Data excerpted from a collection:
# # # #

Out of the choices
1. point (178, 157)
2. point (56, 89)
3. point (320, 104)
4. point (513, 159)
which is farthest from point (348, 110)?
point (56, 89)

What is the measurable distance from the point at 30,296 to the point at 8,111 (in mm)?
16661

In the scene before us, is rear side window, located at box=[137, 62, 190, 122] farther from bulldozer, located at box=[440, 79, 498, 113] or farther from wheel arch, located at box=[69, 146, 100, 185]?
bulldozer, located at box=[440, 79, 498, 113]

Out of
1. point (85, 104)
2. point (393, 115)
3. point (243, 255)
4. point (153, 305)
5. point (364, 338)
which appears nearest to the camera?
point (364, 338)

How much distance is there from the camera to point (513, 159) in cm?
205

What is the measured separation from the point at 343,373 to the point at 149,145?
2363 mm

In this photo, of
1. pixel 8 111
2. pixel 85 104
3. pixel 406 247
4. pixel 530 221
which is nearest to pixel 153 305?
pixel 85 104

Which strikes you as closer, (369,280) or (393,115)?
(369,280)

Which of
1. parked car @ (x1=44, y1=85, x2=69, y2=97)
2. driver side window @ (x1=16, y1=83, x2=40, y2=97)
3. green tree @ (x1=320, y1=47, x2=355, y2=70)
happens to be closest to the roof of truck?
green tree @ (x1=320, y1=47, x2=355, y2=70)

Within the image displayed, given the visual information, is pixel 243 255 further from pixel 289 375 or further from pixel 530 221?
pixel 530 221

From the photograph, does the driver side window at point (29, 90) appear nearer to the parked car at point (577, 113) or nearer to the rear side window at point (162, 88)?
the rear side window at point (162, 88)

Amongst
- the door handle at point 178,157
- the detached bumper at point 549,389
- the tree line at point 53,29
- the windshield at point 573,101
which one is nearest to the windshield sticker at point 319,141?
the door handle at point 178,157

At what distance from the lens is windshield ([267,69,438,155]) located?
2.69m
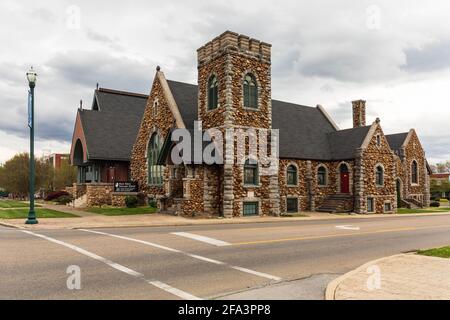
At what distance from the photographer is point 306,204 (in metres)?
33.2

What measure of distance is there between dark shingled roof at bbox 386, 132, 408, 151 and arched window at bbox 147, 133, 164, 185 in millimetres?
28970

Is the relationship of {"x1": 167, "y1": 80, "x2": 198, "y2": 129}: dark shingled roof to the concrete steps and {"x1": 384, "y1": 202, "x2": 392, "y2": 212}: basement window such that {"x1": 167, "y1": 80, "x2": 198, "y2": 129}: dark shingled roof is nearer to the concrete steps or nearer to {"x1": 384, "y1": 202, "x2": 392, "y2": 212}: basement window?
the concrete steps

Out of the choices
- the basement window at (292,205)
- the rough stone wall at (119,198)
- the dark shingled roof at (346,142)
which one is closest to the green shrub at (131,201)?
the rough stone wall at (119,198)

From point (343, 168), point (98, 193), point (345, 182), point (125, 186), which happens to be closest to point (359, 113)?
point (343, 168)

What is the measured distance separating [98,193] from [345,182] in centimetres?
2212

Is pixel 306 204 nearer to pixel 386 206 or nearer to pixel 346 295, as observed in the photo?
pixel 386 206

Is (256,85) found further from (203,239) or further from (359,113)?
(359,113)

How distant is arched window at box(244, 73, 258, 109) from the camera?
2727 cm

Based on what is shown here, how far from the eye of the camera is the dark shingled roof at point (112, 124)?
3459 centimetres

# # # #

Instruction:
Please turn the data above into a numbered list with no blank lines. Omit the pictures from your answer.

Solution:
1. Out of the choices
2. 1. point (178, 157)
3. 2. point (56, 89)
4. 3. point (320, 104)
5. 4. point (513, 159)
6. which is farthest from point (348, 110)?
7. point (56, 89)
8. What is the measurable distance from the point at 30,296 to the point at 8,111 (in mm)?
9. 16661
10. In the scene before us, is rear side window, located at box=[137, 62, 190, 122] farther from bulldozer, located at box=[440, 79, 498, 113] or farther from wheel arch, located at box=[69, 146, 100, 185]?
11. bulldozer, located at box=[440, 79, 498, 113]
12. Out of
13. 1. point (85, 104)
14. 2. point (393, 115)
15. 3. point (243, 255)
16. 4. point (153, 305)
17. 5. point (364, 338)
18. which appears nearest to the camera?
19. point (364, 338)
20. How much distance is there from the camera to point (513, 159) in cm?
21. 205
22. What is the measured separation from the point at 343,373 to the point at 149,145?
23. 2363 mm
24. In this photo, of
25. 1. pixel 8 111
26. 2. pixel 85 104
27. 3. pixel 406 247
28. 4. pixel 530 221
29. which is nearest to pixel 153 305?
30. pixel 85 104
31. Which strikes you as closer, (369,280) or (393,115)?
32. (369,280)
33. Which of
34. 1. parked car @ (x1=44, y1=85, x2=69, y2=97)
35. 2. driver side window @ (x1=16, y1=83, x2=40, y2=97)
36. 3. green tree @ (x1=320, y1=47, x2=355, y2=70)
37. happens to be closest to the roof of truck?
38. green tree @ (x1=320, y1=47, x2=355, y2=70)
39. Within the image displayed, given the visual information, is pixel 243 255 further from pixel 289 375 or further from pixel 530 221?
40. pixel 530 221
41. From the photograph, does the driver side window at point (29, 90) appear nearer to the parked car at point (577, 113) or nearer to the rear side window at point (162, 88)?
42. the rear side window at point (162, 88)
43. Amongst
44. - the door handle at point 178,157
45. - the detached bumper at point 549,389
46. - the tree line at point 53,29
47. - the windshield at point 573,101
48. which one is nearest to the windshield sticker at point 319,141?
49. the door handle at point 178,157
50. At what distance from the lens is windshield ([267,69,438,155]) located?
51. 2.69m
52. At what distance from the photographer is point 306,204 (in metres)?
53. 33.2
54. What measure of distance is there between dark shingled roof at bbox 386, 132, 408, 151 and arched window at bbox 147, 133, 164, 185 in millimetres?
55. 28970
56. Is the relationship of {"x1": 167, "y1": 80, "x2": 198, "y2": 129}: dark shingled roof to the concrete steps and {"x1": 384, "y1": 202, "x2": 392, "y2": 212}: basement window such that {"x1": 167, "y1": 80, "x2": 198, "y2": 129}: dark shingled roof is nearer to the concrete steps or nearer to {"x1": 384, "y1": 202, "x2": 392, "y2": 212}: basement window?
57. the concrete steps
58. Out of the choices
59. - the basement window at (292,205)
60. - the rough stone wall at (119,198)
61. - the dark shingled roof at (346,142)
62. which one is closest to the green shrub at (131,201)?
63. the rough stone wall at (119,198)
64. From point (343, 168), point (98, 193), point (345, 182), point (125, 186), which happens to be closest to point (359, 113)?
65. point (343, 168)
66. What is the measured distance separating [98,193] from [345,182] in centimetres?
67. 2212
68. Is pixel 306 204 nearer to pixel 386 206 or nearer to pixel 346 295, as observed in the photo?
69. pixel 386 206
70. Is (256,85) found further from (203,239) or further from (359,113)?
71. (359,113)
72. How distant is arched window at box(244, 73, 258, 109) from the camera?
73. 2727 cm
74. Based on what is shown here, how far from the eye of the camera is the dark shingled roof at point (112, 124)?
75. 3459 centimetres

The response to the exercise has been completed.